Wcześniej, do utraty niepodległości w 1940 roku, Litwa miała pięciu prezydentów, a faktycznie trzech, bo Antanas Smetona i Aleksandras Stulginskis sprawowali ten urząd dwukrotnie. Trzecim prezydentem przedwojennej Litwy był Kazys Grinius. Litwa też miała jednego powojennego prezydenta. Decyzją Sejmu z 2009 roku został nim uznany przywódca partyzantki litewskiej Jonas Žemaitis. Na mocy deklaracji Sejmu uznano go za faktycznego przywódcę kraju i pełniącego obowiązki prezydenta w latach 1949-1954.
O podobne uznanie od lat zabiega przewodniczący Najwyższej Rady (Sejmu Restytucyjnego) prof. Vytautas Landsbergis. Te funkcje sprawował on od 1990 roku. Do objęcia Urzędu Prezydenta przez Algirdasa Brazauskasa Landsbergis był faktycznym przywódcą państwa. Sejm wielokrotnie podejmował próby przyznania Landsbergisowi przywilejów prezydenckich, jednak próby te zawsze rozbijały się o konstytucyjną klauzulę, że prezydent Litwy jest wybierany w bezpośrednich wyborach, tymczasem Vytautas Landsbergis sprawował funkcje głowy państwa jako przewodniczący parlamentu. Toteż nie obejmują go i jego rodziny przywileje prezydenckie, które reglamentuje prezydencka ustawa.
O tym, jak rozległe są te przywileje, świadczy chociażby fakt, że prawie połowa tekstu ustawy stanowi reglamentacja w zakresie zabezpieczeń finansowych, świadczeń socjalnych i zdrowotnych oraz bezpieczeństwa prezydenta i członków jego, rodziny — małżonków i dzieci. Mimo tego ustawa okazała się nieprecyzyjna, na co dowodem jest walka Kristiny Brazauskienė, drugiej żony śp. prezydenta Algirdasa Brazauskasa. Jego małżonka domagała się przyznania przewidzianej w ustawie renty prezydenckiej po zmarłym mężu, na co nie chciała zgodzić się Kancelaria Urzędu Prezydenta, bo w świetle prawa to ona musiałaby płacić świadczenia. Jednym z argumentów Kancelarii był fakt, że Brazauskas zawarł nowe małżeństwo już po zakończeniu kadencji prezydenckiej. Sprawa trafiła do sądu. W końcu do Sądu Konstytucyjnego, który niedawno orzekł, że renta prezydencka Kristinie Brazauskienė po mężu nie należy się.

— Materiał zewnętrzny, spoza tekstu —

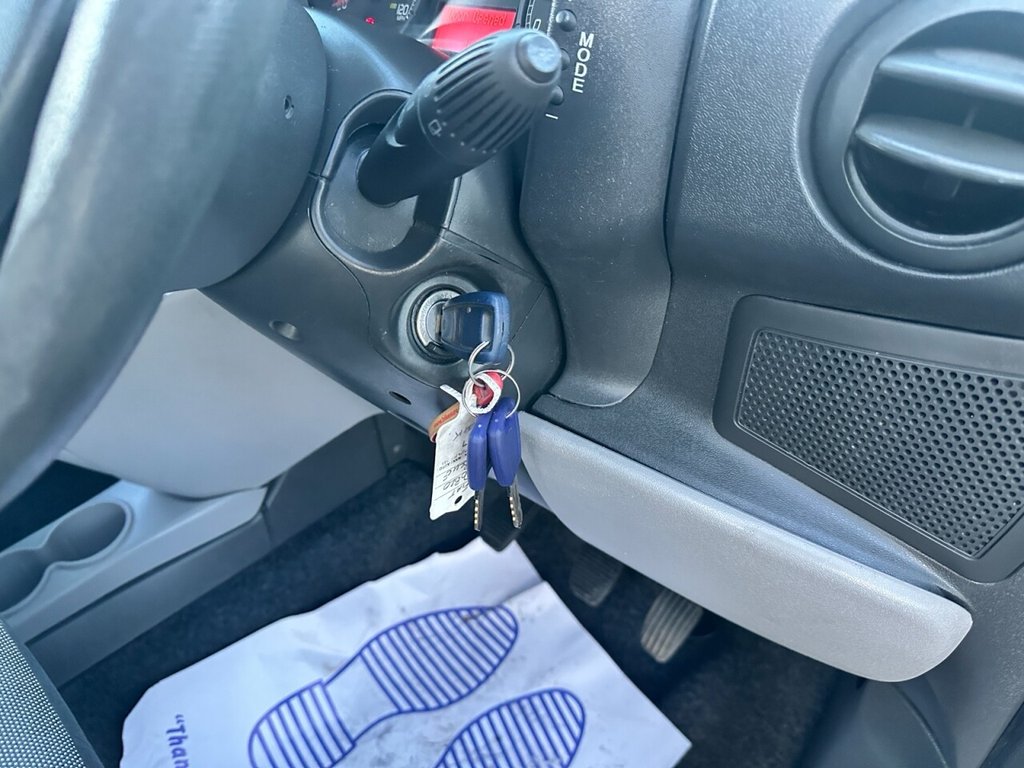 Used Fiat Doblo 2007 for sale - 76797689: Photo 13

Reglamentacja prawna przewiduje, że urzędujący prezydent ma zapewnione — rezydencję, dwa samochody, samolot, wynagrodzenie oraz świadczenia socjalne i zdrowotne. Również w wypadku inwalidztwa prezydent ma zagwarantowane specjalne świadczenia. A w przypadku jego śmierci, świadczenia te otrzymuje najbliższa rodzina. W trakcie sprawowania urzędu, jak też po jego zakończeniu prezydenci otrzymują dożywotnią ochronę osobistą oraz do końca życia mają zapewnione bezpłatne (poza kosztami utrzymania) „pomieszczenia mieszkalne”. W przypadku śmierci z tego przywileju może korzystać najbliższa rodzina prezydenta.

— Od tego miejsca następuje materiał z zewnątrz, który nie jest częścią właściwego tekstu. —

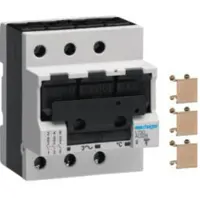 Hager L73O Lasttrennschalter D02 63A 3polig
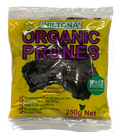 ORGANIC PRUNES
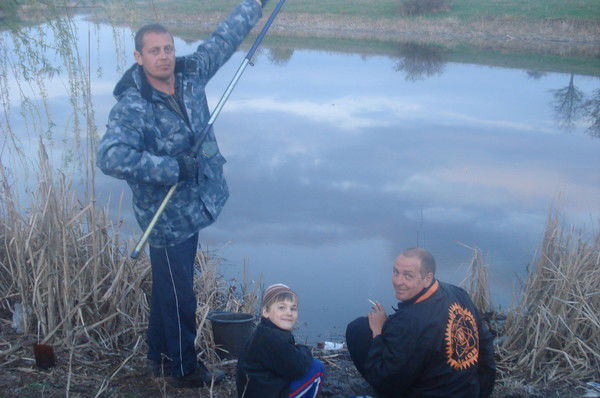 Руслан Торохтий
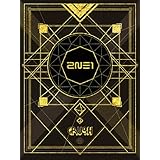 CRUSH (CD2枚組+DVD+PHOTOBOOK) (初回生産限定盤)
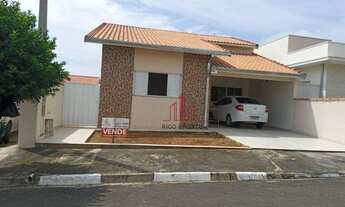 Imagem: Casa com 3 dormitórios à venda, 152 m²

Ustawa prezydencka również reglamentuje wynagrodzenie głowy państwa. Wcześniej wynagrodzenie prezydenckie stanowiła wartość średniego wynagrodzenia pomnożona 12 razy. Obecnie system obliczania płacy jest prostszy, bo stanowi, że wynagrodzenie stanowi podstawową wartość wynagrodzeń urzędników i sędziów razy 55, plus 25 proc. od tego na wydatki bez pokwitowania. Obecnie podstawowe (bazowe) wynagrodzenie wynosi 450 litów pomnożone przez 55 — wynagrodzenie prezydenta wynosi 24 750 litów brutto plus ponad 6,1 tys. litów 25-procentowego dodatku. Małżonkowie prezydentów otrzymują natomiast średnie wynagrodzenie w dotychczasowej pracy, przy tym, że już nie muszą pracować, a płacę pobierają w kasie Kancelarii prezydentury.
W parlamentarno-prezydenckim systemie litewskiego państwa prezydent jest głową państwa oraz naczelnym wodzem wojska. Do jego podstawowych funkcji należy formowanie polityki zagranicznej. Wewnątrz kraju prezydent odpowiada głównie za politykę obronną oraz praworządność. Wcześniej funkcje prezydentów pełnił Valdas Adamkus (dwukrotnie) oraz Rolandas Paksas. Po usunięciu go z urzędu w drodze impeachmentu pełniącym obowiązki prezydenta trzy miesiące był ówczesny przewodniczący sejmu Artūras Paulauskas.